EXERCISE PASSAGE |
━━━━
# Track Power Blowing Interior Light Bulbs



## mhigbee (Nov 19, 2013)

i just replaced the interior lights on my 31903 RhB control car and they burned out within 20 minutes of operation. I am using the LGB 50111 power supply with the 52120— analog power. Any help on troubleshooting the would be greatly appreciated. The bulbs I am using are 5 volt... I think these are correct for the car, but am not sure how to confirm this. Thank you.


----------



## Dan Pierce (Jan 2, 2008)

LGB always ran the smoke and lights at 6 volts in engines and I assume the control car could be the same. 
The DC to DC converter is bad if the bulbs do not last.


----------



## blazersport (Apr 10, 2008)

I could not locate a PDF of the manual for that car. LGB used 5V for the lights in many of the items. The best way to test this is connect a multimeter to a bulb socket and see if the voltage "stops" at around 5v while the track power is higher then 5v. If the socket power rises with the track then it might have 24v lighting. Also did the 5v bulbs look extremely bright?


----------



## chuck n (Jan 2, 2008)
━━━━
INPUT DATA |
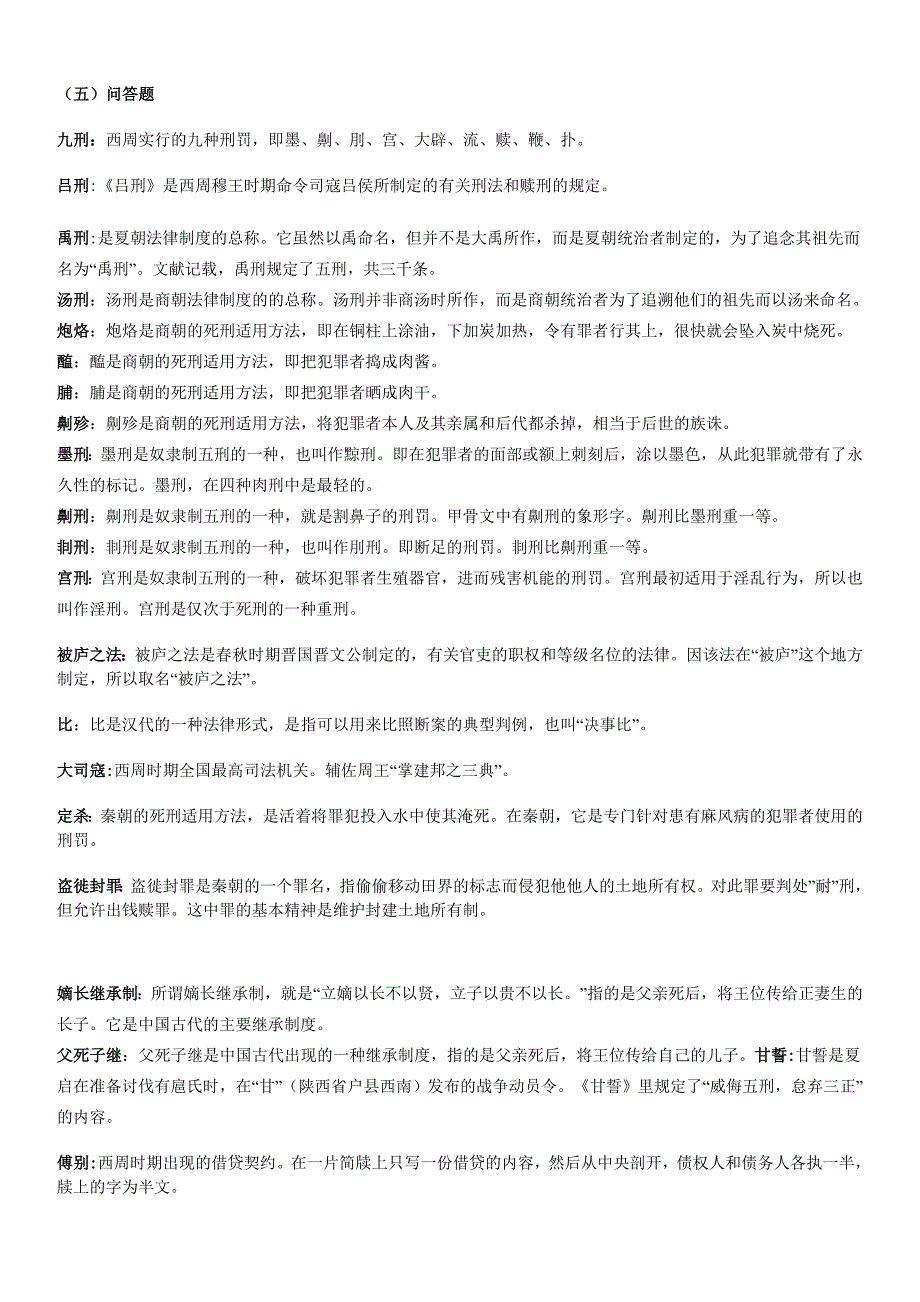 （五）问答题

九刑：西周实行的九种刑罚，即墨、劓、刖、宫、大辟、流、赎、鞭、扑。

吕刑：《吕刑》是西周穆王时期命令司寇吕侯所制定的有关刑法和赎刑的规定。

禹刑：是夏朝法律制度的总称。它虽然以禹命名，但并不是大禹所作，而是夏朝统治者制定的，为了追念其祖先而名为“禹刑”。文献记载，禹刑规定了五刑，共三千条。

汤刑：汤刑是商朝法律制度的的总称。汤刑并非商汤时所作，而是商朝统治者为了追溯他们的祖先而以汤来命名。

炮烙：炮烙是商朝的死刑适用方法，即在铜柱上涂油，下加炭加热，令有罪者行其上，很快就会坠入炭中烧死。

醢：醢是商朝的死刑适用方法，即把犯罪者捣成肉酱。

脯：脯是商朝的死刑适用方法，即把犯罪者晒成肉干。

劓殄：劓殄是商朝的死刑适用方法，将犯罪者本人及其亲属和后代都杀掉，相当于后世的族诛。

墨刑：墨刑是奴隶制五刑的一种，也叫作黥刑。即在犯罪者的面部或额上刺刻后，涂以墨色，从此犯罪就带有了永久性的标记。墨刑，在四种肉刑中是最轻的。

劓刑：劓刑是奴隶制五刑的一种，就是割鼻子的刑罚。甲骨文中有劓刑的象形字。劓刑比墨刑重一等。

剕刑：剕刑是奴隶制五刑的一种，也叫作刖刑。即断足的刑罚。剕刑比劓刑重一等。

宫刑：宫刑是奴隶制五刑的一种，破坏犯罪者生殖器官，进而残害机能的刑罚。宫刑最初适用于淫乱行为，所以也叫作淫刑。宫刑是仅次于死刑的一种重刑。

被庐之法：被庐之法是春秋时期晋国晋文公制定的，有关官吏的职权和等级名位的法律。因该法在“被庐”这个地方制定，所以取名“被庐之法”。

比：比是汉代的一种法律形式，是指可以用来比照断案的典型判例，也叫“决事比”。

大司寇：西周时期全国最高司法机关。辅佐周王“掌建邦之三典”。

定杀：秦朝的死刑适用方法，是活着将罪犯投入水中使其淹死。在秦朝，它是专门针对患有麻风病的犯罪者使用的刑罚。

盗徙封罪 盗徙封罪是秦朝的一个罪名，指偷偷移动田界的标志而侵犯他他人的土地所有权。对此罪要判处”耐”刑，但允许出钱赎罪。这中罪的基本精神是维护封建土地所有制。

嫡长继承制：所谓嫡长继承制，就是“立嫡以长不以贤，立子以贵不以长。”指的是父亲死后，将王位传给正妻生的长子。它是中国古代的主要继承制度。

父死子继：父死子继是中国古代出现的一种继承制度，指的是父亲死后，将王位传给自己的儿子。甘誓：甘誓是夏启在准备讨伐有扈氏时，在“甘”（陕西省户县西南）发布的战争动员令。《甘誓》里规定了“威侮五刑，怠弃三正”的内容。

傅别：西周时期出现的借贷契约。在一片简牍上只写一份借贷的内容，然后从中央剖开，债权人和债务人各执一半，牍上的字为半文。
━━━━
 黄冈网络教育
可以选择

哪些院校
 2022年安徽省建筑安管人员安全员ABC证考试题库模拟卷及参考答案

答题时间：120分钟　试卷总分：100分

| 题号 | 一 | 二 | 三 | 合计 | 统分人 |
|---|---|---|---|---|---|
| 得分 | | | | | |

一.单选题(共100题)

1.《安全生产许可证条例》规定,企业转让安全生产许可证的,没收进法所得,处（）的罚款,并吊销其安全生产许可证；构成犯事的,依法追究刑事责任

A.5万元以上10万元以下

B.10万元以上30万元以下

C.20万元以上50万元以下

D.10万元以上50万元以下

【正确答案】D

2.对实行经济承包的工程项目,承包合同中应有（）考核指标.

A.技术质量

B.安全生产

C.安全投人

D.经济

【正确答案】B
━━━━
From the forum thread on blown interior light bulbs, reproduce word for word the part that opens with the words containing "## Dan Pierce" and closes with "look extremely bright?".

## Dan Pierce (Jan 2, 2008)

LGB always ran the smoke and lights at 6 volts in engines and I assume the control car could be the same. 
The DC to DC converter is bad if the bulbs do not last.


----------



## blazersport (Apr 10, 2008)

I could not locate a PDF of the manual for that car. LGB used 5V for the lights in many of the items. The best way to test this is connect a multimeter to a bulb socket and see if the voltage "stops" at around 5v while the track power is higher then 5v. If the socket power rises with the track then it might have 24v lighting. Also did the 5v bulbs look extremely bright?